Rurik's Blog

Un bel Article sur Pierre Dmitrienko dans Pariscope

Posted in ART by Rurik Dmitrienko on 17 octobre 2009

Pariscope, semaine du 14 au 20 octobre 2009

Pierre Dmitrienko

Par Alexandre Grenier

assassinat-biafrais 8

Biafrais IV, 1970

Christophe Gaillard, à qui l’on doit aujourd’hui la mise au jour de cette série oubliée et rarement exposée, a raison d’appeler Music à la rescousse dans son introduction du catalogue. Le Music de « Nous ne sommes pas les derniers) qui avait gardé caché au plus profond de sa mémoire (ou oublié en un déni?) ses années de camps de concentration avant de les jeter de façon libératoire sur le papier, un peu comme Pierre Dmitrienko qui a peint sur le conflit qui agita le Biafra à la fin des années 60. Conflit qui provoqua le début des mouvements humanitaires. Dmitrienko, alors âgé d’une quarantaine d’années, a été, comme beaucoup, choqué par ces images d’enfants mourants (près d’un million seraient morts dans ce conflit!), d’exécutions sommaires, de charniers que la télévision distillait alors avec parcimonie et qui ont réveillé les consciences des baby‑boomers qui en firent l’une de leurs premières causes à défendre. Mais ses tableaux ne parlent pas seulement d’exécutions, ils parlent aussi de notre fascination pour celles‑ci, pour cette médiatisation qui fait de nous des voyeurs et souvent nous conforte dans notre vie tranquille. Le Biafra n’a pas seulement signifié la poursuite d’une ère de massacre de masse, il a institué le jeu de la médiatisation et de la compassion », relève avec justesse Fabrice d’Almeida dans la préface du catalogue.
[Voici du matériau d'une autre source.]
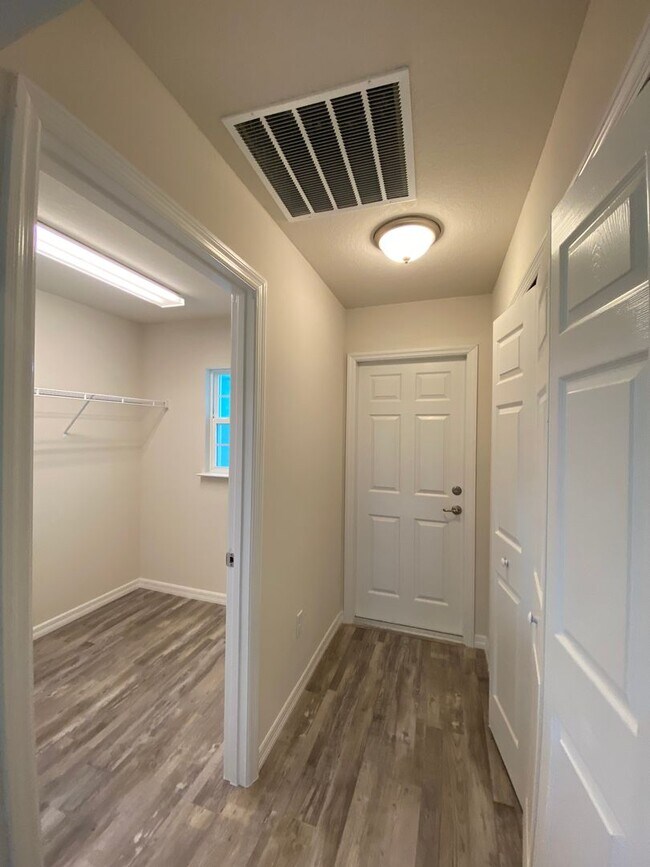 Building Photo - 5272 SW 129th Pl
Et en ces années‑là, après les révoltes estudiantines, le monde entrait dans l’ère de l’humanitaire. Dmitrienko, alors que s’estompait le volet Biafra, refermant la mémoire de ce qui s’y était passé, a voulu avec ses armes fixer à jamais une représentation de cette horreur (comme Fautrier avec ses « Otages »). C’est ainsi qu’est née cette série, symbole « du sentiment d’horreur et d’injustice qu’il avait éprouvé ». « L’Assassinat du Biafrais » est donc une image puissante, avec son bandeau sur les yeux, sa bouche ouverte montrant les dents que l’on voit sur tous les cadavres une fois les chairs rétractées et en cela, Dmitrienko se rapproche de tous ceux qui, avant lui, ont parlé avec autant de force et d’acuité de la mort en marche, de Vélasquez à Géricault. Dmitrienko nous parle donc ici de la guerre dans ce qu’elle a de plus inhumain, de plus repoussant, de plus inexcusable: le massacre d’innocents. Et pour cela il fallait des images fortes.   Celles‑ci le sont. Implacables, dérangeantes, terribles.